[Dataset entries]

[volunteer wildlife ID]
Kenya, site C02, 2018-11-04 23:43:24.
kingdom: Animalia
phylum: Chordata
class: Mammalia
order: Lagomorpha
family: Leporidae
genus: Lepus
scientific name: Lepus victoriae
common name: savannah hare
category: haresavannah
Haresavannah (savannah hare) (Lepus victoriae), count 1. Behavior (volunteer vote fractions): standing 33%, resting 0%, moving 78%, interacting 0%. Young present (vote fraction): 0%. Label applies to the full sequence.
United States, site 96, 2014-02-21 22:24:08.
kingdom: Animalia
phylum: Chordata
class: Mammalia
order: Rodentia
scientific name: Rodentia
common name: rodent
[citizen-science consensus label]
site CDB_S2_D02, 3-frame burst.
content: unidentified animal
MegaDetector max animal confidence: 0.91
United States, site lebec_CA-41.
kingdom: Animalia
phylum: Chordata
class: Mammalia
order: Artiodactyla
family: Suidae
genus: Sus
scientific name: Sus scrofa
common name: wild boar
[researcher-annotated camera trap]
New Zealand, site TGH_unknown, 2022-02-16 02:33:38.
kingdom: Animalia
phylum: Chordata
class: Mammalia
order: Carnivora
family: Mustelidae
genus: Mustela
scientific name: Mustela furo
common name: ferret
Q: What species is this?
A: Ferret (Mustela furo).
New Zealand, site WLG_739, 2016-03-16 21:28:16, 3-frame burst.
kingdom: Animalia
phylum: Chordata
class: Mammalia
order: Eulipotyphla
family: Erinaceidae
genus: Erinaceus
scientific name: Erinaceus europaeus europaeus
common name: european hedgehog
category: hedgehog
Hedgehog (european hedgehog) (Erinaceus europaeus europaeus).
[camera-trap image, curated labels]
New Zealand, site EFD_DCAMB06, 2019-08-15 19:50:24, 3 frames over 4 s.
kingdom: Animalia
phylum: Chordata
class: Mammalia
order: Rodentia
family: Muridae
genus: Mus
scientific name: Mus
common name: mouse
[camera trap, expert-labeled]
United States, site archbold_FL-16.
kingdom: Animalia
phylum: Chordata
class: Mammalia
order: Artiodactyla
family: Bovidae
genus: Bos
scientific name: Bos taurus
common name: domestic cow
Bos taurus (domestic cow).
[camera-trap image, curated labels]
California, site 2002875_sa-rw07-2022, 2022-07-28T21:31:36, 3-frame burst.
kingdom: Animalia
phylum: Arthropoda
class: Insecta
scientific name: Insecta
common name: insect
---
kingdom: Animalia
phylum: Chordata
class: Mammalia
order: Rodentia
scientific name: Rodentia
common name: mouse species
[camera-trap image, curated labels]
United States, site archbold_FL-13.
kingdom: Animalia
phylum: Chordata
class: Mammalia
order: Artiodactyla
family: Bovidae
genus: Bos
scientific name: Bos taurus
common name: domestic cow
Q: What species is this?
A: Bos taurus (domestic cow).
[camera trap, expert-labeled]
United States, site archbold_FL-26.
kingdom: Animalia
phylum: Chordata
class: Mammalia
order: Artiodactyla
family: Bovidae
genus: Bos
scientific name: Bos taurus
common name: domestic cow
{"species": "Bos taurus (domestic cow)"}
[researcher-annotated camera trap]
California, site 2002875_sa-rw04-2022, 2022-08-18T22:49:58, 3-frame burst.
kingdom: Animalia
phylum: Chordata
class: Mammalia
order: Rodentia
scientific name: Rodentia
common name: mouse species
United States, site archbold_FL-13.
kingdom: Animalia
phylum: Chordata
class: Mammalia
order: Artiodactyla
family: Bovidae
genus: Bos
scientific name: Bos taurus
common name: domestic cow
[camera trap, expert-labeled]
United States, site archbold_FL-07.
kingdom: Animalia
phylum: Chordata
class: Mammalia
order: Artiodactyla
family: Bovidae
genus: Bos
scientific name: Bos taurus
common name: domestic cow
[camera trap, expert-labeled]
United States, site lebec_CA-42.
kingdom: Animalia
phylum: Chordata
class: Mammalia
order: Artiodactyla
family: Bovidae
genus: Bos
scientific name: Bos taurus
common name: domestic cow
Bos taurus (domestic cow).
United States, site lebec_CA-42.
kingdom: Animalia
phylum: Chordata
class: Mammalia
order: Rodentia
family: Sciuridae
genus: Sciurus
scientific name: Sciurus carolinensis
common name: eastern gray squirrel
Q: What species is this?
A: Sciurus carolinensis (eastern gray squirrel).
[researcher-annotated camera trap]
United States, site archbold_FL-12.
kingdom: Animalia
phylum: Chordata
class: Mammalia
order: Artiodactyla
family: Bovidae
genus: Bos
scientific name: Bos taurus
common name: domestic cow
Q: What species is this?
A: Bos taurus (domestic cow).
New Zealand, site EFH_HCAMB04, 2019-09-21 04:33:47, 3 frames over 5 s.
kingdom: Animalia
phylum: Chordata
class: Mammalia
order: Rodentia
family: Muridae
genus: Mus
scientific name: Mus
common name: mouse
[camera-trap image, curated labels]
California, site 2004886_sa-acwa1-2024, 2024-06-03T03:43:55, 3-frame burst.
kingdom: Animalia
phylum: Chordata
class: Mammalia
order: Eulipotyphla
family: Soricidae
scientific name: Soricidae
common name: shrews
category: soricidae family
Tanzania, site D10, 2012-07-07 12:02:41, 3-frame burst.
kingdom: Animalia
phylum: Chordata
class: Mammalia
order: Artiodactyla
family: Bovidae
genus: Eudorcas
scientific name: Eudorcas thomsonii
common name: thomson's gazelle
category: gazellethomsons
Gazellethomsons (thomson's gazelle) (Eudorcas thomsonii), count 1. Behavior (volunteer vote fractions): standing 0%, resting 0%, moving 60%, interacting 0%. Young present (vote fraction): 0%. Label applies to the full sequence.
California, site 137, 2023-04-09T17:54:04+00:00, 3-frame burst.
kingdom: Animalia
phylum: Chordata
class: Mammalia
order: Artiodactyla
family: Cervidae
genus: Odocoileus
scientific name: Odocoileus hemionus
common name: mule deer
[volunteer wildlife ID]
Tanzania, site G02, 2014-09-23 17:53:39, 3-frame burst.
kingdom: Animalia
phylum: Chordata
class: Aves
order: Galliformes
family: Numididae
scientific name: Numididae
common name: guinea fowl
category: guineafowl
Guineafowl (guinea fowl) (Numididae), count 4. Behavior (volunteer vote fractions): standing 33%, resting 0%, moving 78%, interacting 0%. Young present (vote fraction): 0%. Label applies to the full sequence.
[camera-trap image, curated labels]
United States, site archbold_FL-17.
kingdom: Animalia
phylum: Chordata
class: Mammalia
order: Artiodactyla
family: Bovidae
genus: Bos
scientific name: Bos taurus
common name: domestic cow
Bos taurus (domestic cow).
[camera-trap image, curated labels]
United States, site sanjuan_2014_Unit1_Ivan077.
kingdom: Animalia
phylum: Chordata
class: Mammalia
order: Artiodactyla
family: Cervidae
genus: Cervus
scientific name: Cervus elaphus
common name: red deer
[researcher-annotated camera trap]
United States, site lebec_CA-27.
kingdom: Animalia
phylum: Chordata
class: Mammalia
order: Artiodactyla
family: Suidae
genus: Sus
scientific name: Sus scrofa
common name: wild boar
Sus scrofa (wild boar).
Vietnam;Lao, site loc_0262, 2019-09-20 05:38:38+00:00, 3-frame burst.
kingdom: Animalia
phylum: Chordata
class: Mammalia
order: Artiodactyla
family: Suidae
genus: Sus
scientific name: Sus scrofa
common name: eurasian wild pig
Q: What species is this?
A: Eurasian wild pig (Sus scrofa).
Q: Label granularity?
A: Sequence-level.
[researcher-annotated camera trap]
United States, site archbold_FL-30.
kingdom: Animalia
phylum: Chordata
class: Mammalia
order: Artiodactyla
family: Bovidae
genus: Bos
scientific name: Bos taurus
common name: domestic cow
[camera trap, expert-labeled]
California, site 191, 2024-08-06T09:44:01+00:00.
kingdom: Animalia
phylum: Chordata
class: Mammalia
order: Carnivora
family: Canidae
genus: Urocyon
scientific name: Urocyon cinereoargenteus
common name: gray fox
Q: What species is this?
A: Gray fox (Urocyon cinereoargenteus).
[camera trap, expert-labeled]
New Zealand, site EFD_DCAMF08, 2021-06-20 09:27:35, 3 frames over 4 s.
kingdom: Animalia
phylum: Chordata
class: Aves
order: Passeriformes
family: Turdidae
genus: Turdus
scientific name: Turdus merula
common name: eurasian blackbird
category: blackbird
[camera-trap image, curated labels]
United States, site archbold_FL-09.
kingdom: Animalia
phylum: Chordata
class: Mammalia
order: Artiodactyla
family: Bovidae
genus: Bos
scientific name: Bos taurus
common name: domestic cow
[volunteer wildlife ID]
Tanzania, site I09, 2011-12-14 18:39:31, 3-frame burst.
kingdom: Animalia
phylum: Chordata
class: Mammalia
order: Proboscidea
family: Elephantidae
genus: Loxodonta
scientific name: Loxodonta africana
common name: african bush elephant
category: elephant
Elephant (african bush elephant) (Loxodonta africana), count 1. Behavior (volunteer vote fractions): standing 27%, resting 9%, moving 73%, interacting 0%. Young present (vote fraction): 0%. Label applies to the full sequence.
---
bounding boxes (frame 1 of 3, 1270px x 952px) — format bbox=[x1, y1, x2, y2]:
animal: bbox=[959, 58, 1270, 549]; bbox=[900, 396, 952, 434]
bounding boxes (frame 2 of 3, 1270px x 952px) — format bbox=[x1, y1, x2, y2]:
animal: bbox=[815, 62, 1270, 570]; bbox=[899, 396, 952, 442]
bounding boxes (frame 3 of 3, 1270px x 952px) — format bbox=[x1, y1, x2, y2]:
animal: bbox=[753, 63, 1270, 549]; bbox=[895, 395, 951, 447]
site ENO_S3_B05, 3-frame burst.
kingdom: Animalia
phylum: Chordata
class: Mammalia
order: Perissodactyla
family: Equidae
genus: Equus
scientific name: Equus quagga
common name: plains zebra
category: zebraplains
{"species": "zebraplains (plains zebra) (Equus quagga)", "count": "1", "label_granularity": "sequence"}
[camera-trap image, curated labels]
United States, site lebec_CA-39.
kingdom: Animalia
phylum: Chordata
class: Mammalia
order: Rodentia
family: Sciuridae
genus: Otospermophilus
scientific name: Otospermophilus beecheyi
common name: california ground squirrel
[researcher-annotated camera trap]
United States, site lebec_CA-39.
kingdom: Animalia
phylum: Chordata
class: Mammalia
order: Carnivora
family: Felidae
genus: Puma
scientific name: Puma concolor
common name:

### What to do
In how many lines of the data does the string "Equus" appear? Only the number should be given.

### Completed exercise
3